▶ [The input]
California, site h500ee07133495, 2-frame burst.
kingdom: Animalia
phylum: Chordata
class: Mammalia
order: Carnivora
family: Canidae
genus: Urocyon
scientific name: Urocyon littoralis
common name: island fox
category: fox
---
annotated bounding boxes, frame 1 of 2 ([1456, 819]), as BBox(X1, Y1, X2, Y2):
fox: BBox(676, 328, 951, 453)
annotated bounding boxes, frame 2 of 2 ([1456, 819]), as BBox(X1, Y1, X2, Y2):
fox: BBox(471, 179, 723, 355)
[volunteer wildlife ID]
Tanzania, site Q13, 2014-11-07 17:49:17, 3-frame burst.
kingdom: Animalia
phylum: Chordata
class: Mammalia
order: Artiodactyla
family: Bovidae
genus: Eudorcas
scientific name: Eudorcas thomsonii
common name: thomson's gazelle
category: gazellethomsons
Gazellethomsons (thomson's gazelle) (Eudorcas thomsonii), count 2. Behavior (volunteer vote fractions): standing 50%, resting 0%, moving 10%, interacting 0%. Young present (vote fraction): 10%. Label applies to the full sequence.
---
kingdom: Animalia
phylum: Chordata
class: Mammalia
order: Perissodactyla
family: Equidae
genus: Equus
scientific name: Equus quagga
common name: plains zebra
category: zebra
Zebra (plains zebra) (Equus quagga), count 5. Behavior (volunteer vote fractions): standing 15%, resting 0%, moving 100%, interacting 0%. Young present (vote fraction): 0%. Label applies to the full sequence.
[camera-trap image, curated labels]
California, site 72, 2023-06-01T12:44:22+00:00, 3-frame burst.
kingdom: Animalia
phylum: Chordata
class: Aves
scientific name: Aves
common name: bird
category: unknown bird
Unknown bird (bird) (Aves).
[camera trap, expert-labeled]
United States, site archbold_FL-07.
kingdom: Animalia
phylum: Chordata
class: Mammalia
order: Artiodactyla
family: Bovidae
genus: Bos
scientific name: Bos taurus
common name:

▶ [Your assignment] Select all lines in the listing that include the word "trap".

▶ [Solution for this problem]
[camera-trap image, curated labels]
[camera trap, expert-labeled]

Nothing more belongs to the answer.